Mormon History Association 51st Annual Conference
Call for Papers
2016 Snowbird, Utah
The 51st annual meeting of the Mormon History Association will take place on June 9-12, 2016*. The conference theme is simple yet evocative: “Practice.” The work of Mormon history in the past few decades has delved deeply into theological, institutional, and cultural research. And yet the richness of the lived realities of the Mormon experience begs to be uncovered in new ways that cut across these familiar categories. “Practice,” in this sense, is used broadly in order to capture the dynamic participation of individual adherents within diverse strains of Mormonism throughout the past two centuries. Several decades-worth of scholarship in “lived religion” provides the tools to capture these fresh perspectives. Mormonism’s distinctive religious morphology and substantial corpus of records creates a promising field for new theoretical understanding. What role does “practice” play in Mormon religiosity? What is the relationship between hierarchical, correlated authority and grassroots implementation and innovation? How do Mormon practices change, evolve, and adapt over generations and throughout global communities?
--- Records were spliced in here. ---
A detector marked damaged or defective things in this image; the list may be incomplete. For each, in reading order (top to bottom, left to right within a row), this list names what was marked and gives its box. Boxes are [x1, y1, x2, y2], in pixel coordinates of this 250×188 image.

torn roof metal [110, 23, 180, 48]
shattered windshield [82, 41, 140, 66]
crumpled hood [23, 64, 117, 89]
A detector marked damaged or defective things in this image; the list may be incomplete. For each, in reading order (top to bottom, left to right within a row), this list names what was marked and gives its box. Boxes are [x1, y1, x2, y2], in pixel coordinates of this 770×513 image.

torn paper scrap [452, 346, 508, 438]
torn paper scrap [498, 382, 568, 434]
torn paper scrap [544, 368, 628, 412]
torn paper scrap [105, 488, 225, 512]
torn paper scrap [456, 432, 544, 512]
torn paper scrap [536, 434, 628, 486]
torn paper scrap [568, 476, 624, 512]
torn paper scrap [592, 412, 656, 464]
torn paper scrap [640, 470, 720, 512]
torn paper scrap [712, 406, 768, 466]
How are global Mormon religious norms shaped by indigenous culture in Salt Lake City, Kinshasa, or Manila?
This year’s conference will be held in a beautiful resort location at Snowbird, Little Cottonwood Canyon, Utah. The natural majesty and human comforts of the setting provoke additional questions about the relationship between Mormon practice and the natural environment. How have Mormon hands shaped the natural environment through drainage, migration, planting, irrigation, mining, building, and other physical manifestations of a religious project? What happens when Mormon spatial practices clash with those of others including native peoples, rival religions, or local neighborhoods? How do outdoor spaces figure in global Mormon life as a site for worship and “wholesome recreation” such as lay preaching, cooking, Sunday school, ward activities, family outings, historic reenactment, and conspicuous consumption? These are among the many issues we hope will be addressed at next year’s conference, though we will also consider panels that cover a broad range of thematic topics.
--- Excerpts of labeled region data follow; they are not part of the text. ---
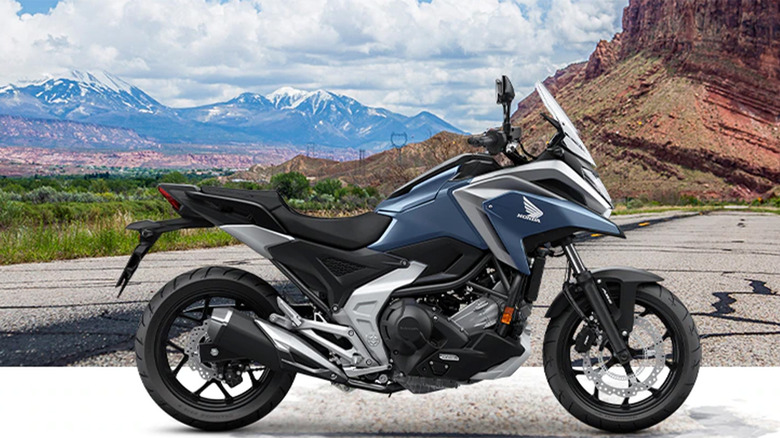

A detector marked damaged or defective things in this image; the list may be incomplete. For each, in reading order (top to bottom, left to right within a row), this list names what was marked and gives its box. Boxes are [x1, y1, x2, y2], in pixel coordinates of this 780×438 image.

cracked pavement [0, 210, 776, 368]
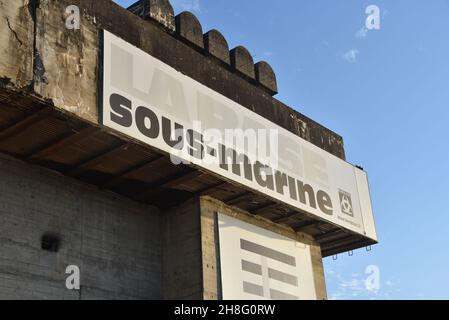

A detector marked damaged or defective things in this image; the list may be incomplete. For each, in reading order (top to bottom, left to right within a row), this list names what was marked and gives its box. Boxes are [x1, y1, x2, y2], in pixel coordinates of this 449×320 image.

rusted metal beam [27, 125, 99, 160]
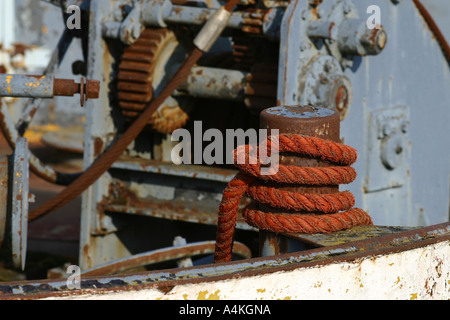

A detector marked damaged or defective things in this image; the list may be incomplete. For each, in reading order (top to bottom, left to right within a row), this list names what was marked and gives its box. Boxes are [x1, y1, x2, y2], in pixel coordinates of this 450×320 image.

corroded gear wheel [117, 28, 191, 134]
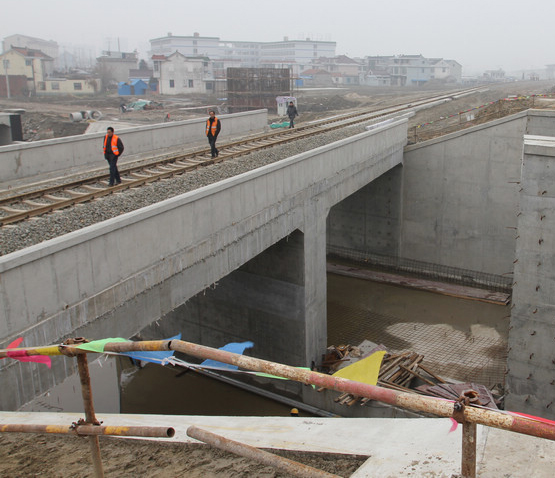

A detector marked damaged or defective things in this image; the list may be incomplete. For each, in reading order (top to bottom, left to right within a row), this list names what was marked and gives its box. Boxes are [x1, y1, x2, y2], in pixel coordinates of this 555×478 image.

rusty metal pole [76, 352, 105, 478]
rusty metal pole [188, 426, 344, 478]
rusty metal pole [462, 422, 480, 478]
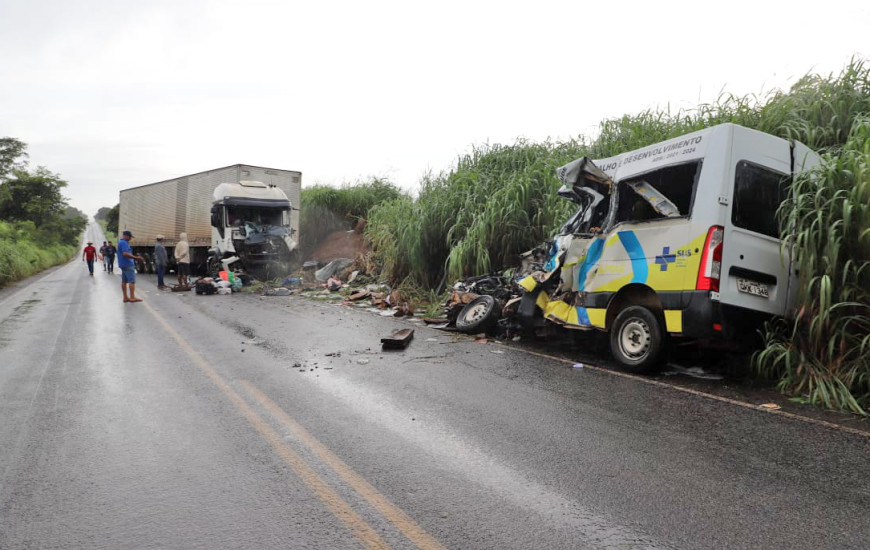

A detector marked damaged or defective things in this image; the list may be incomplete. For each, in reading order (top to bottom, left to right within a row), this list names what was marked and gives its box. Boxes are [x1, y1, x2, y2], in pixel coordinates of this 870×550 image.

damaged truck front [456, 124, 824, 374]
wrecked van [508, 124, 820, 374]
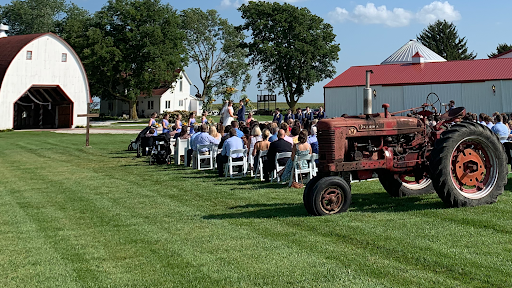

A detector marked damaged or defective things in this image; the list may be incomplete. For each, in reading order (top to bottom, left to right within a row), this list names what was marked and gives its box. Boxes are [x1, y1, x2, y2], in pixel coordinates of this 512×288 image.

rusty vintage tractor [304, 71, 508, 216]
A strong preference will be given to proposals for complete panels. Sessions including international presenters (in person or via teleconference), and creative formats such as roundtables, performances, film screenings, or other experimental arrangements, are especially encouraged. Submission of a paper or session proposal constitutes a strong commitment to participate in the conference if accepted. Please send 1) a 300 word abstract for each paper or presentation and 2) a brief 1-2 page CV for each presenter, including email contact information. Session proposals should also include the session title and a 300 word session abstract, along with a confirmed chair and/or commentator, if applicable. Previously published papers are not eligible for presentation at MHA. An individual may only submit one proposal as a session presenter, although it is acceptable for a presenter in one session to be a chair or commentator in another. Limited financial assistance is available to some student presenters and presenters from less developed nations. Those who wish to apply for funding should include estimated travel expenses with their proposals.
The deadline for all proposals is October 1, 2015. Proposals should be sent by email to the program co-chairs, Melissa Inouye and Benjamin Park, at mhaconference2016 AT gmail DOT com. Notification of acceptance or rejection will be made by December 15, 2015.
MHA 2016 Snowbird, Utah Committee
Melissa Wei-Tsing Inouye, University of Auckland, Co-Chair
Benjamin E. Park, University of Missouri, Co-Chair
Gina Colvin, University of Canterbury
Jared Hickman, Johns Hopkins University
Janelle Higbee, Independent Scholar
Robin Jensen, LDS Church History Library
Mauro Properzi, Brigham Young University
Natalie Rose, Michigan State University
Christine Talbot, University of Northern Colorado
Chrystal Vanel, Groupe Sociétés, Religions, Laïcités (GSRL), Paris, France
*Note that the date that was printed in the 2015 Conference Program was incorrect.